Requirements:
Count the lines in the records below that contain the string "dead", treating uppercase and lowercase as different, and reply with only that number.

Task data:
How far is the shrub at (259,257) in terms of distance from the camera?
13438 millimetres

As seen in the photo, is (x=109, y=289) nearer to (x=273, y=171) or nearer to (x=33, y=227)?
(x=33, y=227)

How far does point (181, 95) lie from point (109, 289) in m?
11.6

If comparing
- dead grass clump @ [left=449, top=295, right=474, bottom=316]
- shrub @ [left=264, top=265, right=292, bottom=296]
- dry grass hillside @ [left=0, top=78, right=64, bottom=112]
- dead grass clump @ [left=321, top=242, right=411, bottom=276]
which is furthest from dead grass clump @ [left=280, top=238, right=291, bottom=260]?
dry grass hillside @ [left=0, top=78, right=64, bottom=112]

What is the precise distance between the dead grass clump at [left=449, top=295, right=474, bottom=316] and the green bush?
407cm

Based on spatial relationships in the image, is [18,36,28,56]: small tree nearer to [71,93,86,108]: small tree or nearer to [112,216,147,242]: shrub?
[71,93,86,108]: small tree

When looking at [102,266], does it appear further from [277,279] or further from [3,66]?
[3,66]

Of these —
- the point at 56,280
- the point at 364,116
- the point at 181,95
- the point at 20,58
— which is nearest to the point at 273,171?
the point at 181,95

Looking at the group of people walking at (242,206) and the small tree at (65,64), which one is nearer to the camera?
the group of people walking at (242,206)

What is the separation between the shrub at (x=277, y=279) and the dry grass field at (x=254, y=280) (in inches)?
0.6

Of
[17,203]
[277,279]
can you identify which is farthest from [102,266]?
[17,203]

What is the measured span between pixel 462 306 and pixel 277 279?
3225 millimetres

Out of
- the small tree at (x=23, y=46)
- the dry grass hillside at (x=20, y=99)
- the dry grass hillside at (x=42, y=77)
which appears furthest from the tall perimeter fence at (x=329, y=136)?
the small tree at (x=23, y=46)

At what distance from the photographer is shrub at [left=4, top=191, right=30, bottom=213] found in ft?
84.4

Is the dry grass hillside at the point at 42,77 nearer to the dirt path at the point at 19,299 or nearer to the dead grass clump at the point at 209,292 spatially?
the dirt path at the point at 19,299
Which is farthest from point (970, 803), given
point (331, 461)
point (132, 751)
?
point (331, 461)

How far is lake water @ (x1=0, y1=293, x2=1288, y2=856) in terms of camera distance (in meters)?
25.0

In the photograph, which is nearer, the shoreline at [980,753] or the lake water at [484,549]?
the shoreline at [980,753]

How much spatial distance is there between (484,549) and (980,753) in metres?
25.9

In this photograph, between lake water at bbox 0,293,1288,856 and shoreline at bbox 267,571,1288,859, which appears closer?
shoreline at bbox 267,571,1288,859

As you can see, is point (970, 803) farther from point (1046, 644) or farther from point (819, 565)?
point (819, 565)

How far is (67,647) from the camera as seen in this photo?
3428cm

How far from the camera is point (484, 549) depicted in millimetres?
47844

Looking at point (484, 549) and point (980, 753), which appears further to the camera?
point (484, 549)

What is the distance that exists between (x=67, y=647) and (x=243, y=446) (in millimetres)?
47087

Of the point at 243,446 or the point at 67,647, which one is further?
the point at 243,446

Answer below:
5